PROBLEM DETAILS: From the data below, set down exactly the lines between the one holding "Mötley Crüe - Shout at the devil" and the one holding "OCTOBER Half Term", inclusive, and no others.

Start of SUPPLIED DATA

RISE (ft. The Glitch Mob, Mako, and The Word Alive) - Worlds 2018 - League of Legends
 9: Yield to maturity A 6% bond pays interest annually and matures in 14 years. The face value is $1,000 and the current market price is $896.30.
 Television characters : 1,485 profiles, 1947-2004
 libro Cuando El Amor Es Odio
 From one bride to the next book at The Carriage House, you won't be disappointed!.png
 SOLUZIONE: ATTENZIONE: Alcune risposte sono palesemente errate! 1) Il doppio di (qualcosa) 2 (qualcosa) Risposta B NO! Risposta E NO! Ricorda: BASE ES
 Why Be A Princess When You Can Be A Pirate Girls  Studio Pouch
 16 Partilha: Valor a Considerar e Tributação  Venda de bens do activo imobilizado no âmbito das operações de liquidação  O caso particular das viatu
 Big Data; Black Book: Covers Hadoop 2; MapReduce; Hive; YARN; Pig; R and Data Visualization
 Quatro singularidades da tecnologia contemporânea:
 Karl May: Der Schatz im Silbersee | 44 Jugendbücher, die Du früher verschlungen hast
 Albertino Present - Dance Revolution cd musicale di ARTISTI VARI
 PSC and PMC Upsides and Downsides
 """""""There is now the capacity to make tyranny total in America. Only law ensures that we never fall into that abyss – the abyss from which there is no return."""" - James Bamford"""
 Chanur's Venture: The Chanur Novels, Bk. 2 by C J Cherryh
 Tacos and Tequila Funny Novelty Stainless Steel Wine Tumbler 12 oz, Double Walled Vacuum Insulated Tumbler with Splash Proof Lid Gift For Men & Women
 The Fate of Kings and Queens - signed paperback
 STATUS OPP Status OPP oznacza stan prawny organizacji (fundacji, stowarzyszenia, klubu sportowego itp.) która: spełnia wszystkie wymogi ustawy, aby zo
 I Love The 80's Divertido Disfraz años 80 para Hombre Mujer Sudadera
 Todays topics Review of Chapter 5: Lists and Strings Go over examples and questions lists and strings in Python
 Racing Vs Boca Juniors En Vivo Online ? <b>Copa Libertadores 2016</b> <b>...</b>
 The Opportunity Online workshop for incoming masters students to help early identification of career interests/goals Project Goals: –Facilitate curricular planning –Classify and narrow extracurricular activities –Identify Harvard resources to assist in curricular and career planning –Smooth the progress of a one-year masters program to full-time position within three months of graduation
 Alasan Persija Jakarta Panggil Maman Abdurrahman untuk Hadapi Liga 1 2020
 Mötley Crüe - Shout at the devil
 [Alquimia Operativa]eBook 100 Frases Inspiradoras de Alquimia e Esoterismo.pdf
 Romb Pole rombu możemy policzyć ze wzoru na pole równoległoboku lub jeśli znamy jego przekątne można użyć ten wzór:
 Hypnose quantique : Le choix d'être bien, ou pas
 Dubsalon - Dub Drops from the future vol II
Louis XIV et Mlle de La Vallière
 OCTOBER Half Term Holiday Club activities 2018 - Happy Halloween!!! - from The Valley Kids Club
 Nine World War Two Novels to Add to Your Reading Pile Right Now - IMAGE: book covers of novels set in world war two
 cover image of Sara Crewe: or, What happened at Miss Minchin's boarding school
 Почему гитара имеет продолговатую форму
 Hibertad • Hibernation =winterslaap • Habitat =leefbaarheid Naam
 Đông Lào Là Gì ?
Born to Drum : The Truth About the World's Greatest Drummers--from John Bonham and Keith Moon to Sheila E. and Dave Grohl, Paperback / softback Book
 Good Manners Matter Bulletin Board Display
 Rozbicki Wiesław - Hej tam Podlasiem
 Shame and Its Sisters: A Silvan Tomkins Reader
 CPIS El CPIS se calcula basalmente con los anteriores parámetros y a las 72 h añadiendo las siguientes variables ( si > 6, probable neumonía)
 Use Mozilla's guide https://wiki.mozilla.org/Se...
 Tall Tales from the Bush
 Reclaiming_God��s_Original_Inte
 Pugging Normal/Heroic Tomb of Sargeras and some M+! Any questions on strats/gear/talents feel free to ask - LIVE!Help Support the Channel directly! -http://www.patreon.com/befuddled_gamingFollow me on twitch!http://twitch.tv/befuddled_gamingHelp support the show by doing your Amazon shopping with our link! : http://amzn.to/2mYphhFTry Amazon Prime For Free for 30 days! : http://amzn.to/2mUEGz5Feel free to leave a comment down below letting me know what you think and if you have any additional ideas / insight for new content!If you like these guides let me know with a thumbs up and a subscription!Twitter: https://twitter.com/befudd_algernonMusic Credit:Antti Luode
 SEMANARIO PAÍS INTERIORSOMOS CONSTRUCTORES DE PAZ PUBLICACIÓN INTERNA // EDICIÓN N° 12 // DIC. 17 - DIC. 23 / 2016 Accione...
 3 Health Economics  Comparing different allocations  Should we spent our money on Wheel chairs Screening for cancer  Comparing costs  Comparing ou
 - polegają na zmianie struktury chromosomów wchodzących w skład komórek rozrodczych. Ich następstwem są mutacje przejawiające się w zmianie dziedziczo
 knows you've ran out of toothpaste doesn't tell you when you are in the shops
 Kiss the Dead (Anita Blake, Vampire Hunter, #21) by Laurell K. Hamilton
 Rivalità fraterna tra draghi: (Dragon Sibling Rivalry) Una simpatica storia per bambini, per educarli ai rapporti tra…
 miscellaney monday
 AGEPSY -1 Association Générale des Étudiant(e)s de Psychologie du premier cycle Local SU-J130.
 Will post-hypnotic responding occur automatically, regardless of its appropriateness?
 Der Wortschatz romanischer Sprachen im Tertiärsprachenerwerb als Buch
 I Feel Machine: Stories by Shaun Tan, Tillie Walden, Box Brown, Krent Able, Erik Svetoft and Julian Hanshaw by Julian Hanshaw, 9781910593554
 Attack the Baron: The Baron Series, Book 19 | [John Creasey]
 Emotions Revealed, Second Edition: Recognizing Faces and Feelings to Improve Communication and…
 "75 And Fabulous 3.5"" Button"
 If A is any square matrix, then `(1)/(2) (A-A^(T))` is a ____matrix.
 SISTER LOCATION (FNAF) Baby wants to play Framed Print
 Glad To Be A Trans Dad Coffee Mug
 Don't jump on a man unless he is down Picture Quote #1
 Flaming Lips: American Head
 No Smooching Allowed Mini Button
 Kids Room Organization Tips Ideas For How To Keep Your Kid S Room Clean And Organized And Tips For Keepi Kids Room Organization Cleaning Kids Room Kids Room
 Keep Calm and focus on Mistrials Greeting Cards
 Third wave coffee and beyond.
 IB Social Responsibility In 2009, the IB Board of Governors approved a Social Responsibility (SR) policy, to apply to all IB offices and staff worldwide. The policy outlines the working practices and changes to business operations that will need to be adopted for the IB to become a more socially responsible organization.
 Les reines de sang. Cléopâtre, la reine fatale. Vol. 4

End of SUPPLIED DATA

TASK SOLUTION:
 Mötley Crüe - Shout at the devil
 [Alquimia Operativa]eBook 100 Frases Inspiradoras de Alquimia e Esoterismo.pdf
 Romb Pole rombu możemy policzyć ze wzoru na pole równoległoboku lub jeśli znamy jego przekątne można użyć ten wzór:
 Hypnose quantique : Le choix d'être bien, ou pas
 Dubsalon - Dub Drops from the future vol II
Louis XIV et Mlle de La Vallière
 OCTOBER Half Term Holiday Club activities 2018 - Happy Halloween!!! - from The Valley Kids Club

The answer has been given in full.